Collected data
※ ※ ※
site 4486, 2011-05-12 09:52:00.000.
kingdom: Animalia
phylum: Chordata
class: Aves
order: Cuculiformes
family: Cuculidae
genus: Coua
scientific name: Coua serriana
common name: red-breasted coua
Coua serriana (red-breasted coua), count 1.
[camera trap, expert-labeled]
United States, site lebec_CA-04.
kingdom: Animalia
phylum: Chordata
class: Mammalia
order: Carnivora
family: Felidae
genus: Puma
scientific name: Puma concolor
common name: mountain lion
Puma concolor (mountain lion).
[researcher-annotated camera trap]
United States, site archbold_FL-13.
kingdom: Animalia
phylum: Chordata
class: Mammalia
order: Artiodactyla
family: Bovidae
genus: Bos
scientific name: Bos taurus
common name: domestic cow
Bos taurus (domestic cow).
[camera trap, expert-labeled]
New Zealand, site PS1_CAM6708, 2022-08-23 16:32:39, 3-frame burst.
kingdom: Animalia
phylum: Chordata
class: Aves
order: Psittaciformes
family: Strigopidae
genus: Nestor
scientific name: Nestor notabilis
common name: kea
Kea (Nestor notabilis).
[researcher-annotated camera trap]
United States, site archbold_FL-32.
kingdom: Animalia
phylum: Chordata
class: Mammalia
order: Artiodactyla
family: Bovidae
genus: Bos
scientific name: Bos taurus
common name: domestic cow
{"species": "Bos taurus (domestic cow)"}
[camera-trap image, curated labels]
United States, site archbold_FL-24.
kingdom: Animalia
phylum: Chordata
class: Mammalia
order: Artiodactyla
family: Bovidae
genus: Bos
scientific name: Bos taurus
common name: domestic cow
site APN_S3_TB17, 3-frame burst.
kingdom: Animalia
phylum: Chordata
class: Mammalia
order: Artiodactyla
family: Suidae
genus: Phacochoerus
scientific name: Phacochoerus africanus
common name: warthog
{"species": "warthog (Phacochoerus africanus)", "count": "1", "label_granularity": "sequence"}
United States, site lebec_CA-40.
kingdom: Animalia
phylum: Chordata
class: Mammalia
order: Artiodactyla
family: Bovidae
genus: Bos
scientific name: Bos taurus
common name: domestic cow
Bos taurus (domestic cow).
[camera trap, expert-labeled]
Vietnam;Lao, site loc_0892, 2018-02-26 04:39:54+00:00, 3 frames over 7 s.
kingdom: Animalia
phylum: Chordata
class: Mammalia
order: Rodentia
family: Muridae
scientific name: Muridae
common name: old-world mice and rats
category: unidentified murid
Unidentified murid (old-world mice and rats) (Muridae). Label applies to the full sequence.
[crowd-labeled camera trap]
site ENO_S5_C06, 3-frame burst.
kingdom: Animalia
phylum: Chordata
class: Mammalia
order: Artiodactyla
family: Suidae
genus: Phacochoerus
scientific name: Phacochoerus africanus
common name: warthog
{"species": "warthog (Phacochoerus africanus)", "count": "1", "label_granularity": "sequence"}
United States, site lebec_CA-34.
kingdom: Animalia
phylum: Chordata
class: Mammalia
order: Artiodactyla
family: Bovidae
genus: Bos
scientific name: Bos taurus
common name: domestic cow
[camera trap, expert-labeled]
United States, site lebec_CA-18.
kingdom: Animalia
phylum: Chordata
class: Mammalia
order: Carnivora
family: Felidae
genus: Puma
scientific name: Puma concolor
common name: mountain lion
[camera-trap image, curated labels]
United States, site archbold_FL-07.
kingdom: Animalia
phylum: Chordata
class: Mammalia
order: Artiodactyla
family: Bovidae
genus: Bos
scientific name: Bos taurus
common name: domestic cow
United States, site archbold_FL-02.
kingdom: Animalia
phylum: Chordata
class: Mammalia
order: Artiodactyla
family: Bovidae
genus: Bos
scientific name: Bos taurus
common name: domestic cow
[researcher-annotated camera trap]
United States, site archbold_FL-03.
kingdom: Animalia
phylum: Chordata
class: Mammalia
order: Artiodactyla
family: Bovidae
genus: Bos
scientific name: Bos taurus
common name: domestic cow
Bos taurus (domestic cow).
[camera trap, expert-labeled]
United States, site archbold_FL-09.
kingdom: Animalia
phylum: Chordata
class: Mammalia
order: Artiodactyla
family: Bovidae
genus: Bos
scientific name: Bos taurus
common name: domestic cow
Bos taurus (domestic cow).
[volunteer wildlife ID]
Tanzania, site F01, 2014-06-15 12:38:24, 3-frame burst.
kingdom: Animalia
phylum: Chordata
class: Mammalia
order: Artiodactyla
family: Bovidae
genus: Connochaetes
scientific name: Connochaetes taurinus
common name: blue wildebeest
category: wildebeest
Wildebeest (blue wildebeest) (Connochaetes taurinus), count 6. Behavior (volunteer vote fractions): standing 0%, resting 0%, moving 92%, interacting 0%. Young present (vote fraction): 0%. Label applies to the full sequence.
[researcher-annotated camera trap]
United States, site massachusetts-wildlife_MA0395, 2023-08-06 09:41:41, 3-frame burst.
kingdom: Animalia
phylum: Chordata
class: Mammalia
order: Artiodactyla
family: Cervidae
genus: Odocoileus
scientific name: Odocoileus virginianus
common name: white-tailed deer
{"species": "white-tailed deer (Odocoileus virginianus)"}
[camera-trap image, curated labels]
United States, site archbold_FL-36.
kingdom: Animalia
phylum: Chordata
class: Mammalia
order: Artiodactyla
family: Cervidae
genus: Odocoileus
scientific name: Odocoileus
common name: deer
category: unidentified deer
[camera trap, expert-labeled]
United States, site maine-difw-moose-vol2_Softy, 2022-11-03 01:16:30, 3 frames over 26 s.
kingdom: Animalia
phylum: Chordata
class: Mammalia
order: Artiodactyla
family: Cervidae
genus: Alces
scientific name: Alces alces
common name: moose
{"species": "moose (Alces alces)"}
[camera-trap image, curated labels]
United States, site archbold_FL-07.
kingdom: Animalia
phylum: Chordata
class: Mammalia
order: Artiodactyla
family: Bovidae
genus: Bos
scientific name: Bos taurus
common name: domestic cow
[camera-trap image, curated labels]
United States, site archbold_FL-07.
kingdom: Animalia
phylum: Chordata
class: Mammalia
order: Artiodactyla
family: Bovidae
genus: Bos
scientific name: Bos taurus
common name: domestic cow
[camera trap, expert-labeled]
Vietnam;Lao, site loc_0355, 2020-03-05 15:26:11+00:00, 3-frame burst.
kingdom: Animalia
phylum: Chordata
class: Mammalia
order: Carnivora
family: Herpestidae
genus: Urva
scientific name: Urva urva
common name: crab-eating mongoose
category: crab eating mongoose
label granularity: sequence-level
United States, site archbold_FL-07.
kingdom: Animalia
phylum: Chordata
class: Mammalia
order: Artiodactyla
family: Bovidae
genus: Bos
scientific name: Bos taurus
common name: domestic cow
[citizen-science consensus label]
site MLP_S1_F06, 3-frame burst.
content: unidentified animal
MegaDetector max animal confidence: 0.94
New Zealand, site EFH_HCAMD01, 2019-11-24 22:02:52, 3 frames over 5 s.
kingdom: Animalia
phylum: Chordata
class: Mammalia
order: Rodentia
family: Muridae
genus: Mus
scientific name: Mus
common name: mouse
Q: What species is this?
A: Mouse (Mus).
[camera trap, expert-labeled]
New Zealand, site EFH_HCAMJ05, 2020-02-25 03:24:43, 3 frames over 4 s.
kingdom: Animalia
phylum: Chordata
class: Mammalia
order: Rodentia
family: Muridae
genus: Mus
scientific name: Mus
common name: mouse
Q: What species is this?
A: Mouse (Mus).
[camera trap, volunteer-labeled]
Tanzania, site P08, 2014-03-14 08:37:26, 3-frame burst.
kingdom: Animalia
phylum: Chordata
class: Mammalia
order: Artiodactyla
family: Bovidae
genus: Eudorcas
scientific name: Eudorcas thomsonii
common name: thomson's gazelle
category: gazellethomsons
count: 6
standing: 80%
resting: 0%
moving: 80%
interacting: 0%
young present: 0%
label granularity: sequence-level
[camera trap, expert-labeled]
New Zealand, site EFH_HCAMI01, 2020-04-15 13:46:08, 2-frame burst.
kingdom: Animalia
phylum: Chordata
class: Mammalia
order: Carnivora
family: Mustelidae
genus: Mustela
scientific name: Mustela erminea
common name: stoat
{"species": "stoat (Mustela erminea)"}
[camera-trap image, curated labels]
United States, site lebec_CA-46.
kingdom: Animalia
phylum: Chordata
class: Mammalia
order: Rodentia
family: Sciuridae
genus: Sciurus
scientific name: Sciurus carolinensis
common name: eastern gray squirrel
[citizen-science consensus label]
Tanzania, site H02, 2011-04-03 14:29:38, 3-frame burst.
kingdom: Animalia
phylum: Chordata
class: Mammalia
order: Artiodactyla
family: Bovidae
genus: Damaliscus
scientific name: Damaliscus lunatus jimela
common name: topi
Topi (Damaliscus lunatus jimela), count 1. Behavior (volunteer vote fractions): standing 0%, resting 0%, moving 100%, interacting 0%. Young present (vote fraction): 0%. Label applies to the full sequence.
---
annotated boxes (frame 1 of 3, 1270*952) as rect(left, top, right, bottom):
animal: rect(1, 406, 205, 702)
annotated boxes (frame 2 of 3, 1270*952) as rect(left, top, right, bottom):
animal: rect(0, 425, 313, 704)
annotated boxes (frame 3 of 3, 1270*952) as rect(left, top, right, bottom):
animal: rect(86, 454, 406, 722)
※ ※ ※
▶ [TASK PROMPT]: The lines to extract from the data above begin with the line containing "common name: thomson's gazelle" and end with the line containing "common name: eastern gray squirrel". Extract them exactly, including both.

▶ [RESPONSE TO THIS EXERCISE]:
common name: thomson's gazelle
category: gazellethomsons
count: 6
standing: 80%
resting: 0%
moving: 80%
interacting: 0%
young present: 0%
label granularity: sequence-level
[camera trap, expert-labeled]
New Zealand, site EFH_HCAMI01, 2020-04-15 13:46:08, 2-frame burst.
kingdom: Animalia
phylum: Chordata
class: Mammalia
order: Carnivora
family: Mustelidae
genus: Mustela
scientific name: Mustela erminea
common name: stoat
{"species": "stoat (Mustela erminea)"}
[camera-trap image, curated labels]
United States, site lebec_CA-46.
kingdom: Animalia
phylum: Chordata
class: Mammalia
order: Rodentia
family: Sciuridae
genus: Sciurus
scientific name: Sciurus carolinensis
common name: eastern gray squirrel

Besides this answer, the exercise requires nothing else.